_Data extract_
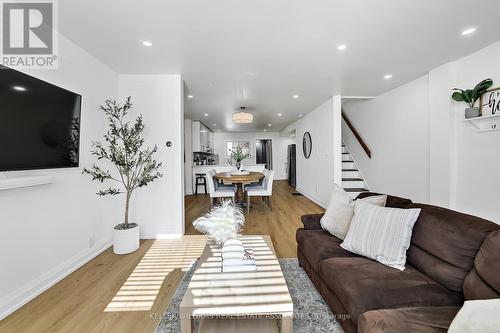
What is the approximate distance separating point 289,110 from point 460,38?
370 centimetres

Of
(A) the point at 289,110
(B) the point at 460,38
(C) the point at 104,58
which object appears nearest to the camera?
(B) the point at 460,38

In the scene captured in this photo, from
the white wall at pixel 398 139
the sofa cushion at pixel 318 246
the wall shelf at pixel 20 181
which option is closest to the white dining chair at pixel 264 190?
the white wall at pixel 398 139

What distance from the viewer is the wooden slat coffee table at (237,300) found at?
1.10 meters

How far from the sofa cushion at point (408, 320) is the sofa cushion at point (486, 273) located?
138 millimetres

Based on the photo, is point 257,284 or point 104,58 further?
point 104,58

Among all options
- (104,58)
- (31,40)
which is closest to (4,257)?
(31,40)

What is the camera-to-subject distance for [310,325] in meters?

--

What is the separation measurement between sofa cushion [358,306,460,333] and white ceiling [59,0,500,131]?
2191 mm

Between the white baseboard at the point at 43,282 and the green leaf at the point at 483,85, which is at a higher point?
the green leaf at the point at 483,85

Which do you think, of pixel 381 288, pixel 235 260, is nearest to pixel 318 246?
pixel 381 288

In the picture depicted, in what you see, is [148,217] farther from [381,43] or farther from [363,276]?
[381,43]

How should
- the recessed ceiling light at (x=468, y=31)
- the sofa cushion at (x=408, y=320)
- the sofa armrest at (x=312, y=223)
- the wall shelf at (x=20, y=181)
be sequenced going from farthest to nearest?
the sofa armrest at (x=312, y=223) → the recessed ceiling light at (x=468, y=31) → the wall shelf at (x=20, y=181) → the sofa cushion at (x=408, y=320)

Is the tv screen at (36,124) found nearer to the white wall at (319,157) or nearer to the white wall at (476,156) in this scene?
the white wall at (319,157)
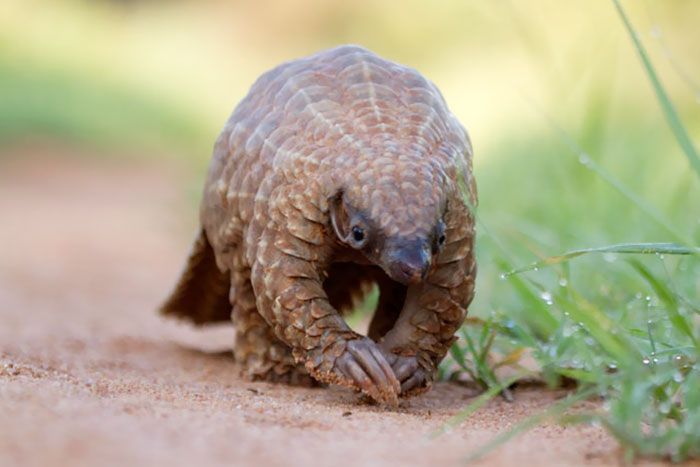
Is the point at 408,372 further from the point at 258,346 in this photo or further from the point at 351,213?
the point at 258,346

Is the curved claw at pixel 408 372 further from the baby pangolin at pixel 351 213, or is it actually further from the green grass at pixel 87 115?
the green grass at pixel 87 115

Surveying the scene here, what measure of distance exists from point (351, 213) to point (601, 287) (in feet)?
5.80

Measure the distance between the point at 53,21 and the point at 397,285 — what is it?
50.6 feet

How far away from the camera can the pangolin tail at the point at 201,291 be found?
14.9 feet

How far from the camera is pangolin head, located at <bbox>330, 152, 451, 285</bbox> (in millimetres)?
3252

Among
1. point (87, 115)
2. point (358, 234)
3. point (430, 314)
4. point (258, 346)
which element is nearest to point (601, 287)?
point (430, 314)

_Work to do_
Reproduce the lines of the material between the line holding "What is the approximate" and the line holding "What is the camera-to-subject", inclusive, changing every instance of "sofa cushion" to "couch cushion" and leaving everything else intact.

_Written reply_
What is the approximate distance separating point 289,110 from point 460,38?
370 centimetres

Of
(A) the point at 289,110
(B) the point at 460,38
(C) the point at 104,58
which object appears nearest to the camera?
(B) the point at 460,38

In the scene captured in this photo, from
the white wall at pixel 398 139
the couch cushion at pixel 318 246
the wall shelf at pixel 20 181
which option is closest to the white dining chair at pixel 264 190?
the white wall at pixel 398 139

What distance from the viewer is the wooden slat coffee table at (237,300) found at?
1.10 meters

How far from the couch cushion at point (408, 320) is the couch cushion at point (486, 273) located?
138 millimetres

Based on the photo, is point 257,284 or point 104,58 further?
point 104,58

Among all options
- (104,58)
- (31,40)
which is closest to (4,257)?
(31,40)

What is the camera-to-subject distance for [310,325] in meters?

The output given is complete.